LandsatLook Viewer has been retired. You can access Landsat and Copernicus satellite data through Atlas' built-in integration. See video below for more details.
LandsatLook Viewer is the browser-based gateway to the longest continuous satellite imagery archive on Earth. The Landsat program has been collecting multispectral observations since 1972 — over half a century of consistent global coverage — and LandsatLook makes the entire archive searchable and downloadable without specialized tools or command-line workflows.
For GIS professionals, this temporal depth is Landsat's defining advantage: Sentinel-2 offers higher resolution and faster revisit, but if you need to compare a landscape in 2024 to what it looked like in 1985 or 1972, Landsat is the only free option with that reach.

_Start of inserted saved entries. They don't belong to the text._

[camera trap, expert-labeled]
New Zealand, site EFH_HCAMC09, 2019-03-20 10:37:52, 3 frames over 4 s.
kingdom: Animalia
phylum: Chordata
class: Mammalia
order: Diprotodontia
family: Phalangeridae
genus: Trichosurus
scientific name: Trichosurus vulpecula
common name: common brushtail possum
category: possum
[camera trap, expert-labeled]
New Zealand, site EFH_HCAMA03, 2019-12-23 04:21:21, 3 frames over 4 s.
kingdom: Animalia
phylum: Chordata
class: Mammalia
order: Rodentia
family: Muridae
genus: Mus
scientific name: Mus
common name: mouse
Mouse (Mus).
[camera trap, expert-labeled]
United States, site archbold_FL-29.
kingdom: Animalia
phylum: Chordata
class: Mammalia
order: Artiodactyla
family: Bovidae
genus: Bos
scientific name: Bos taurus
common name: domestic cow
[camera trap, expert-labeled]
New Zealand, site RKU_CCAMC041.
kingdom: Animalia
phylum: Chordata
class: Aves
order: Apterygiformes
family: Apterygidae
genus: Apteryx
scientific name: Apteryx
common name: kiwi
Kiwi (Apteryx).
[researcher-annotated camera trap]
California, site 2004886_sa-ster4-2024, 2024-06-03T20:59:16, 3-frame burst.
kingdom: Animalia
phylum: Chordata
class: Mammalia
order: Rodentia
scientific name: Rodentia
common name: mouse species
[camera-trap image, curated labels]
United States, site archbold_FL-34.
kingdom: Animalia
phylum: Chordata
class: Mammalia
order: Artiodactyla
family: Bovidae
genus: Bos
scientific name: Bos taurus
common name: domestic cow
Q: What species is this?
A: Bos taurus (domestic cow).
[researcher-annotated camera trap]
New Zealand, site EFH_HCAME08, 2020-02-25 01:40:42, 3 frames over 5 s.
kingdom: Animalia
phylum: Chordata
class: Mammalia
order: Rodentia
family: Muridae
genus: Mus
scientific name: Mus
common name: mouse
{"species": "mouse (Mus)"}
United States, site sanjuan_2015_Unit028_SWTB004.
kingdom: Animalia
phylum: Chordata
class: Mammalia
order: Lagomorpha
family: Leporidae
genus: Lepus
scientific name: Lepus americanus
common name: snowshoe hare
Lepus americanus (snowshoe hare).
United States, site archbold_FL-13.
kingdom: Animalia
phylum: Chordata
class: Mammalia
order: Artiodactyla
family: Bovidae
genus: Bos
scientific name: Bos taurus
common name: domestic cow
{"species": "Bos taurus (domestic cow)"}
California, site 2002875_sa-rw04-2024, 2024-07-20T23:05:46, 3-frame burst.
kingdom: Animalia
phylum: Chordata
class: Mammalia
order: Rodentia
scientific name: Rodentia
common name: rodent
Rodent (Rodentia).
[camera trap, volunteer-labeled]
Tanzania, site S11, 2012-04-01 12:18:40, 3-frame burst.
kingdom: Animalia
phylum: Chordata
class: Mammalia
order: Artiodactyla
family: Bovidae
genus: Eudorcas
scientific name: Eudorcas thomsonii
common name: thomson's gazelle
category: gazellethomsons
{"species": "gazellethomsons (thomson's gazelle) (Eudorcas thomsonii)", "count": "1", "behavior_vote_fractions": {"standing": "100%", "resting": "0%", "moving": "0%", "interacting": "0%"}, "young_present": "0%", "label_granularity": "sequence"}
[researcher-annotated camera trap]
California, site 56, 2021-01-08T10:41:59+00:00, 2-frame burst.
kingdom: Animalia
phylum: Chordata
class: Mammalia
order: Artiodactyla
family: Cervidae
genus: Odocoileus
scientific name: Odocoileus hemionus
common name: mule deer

The 50-year archive makes Landsat the backbone of long-term change analysis — deforestation studies, urban expansion monitoring, glacier retreat tracking, and coastal erosion mapping all depend on the ability to compare imagery across decades. The multispectral bands support NDVI vegetation analysis, burn severity assessment, surface temperature mapping, and water body delineation from a single data source.
LandsatLook simplifies the discovery step: search by location and date, preview band combinations, and download GeoTIFFs that feed directly into QGIS, ArcGIS, Atlas, or Google Earth Engine. For most Earth observation workflows, Landsat data doesn't need to be the only satellite source you use — but its archive is the one that gives you historical context no other mission can match.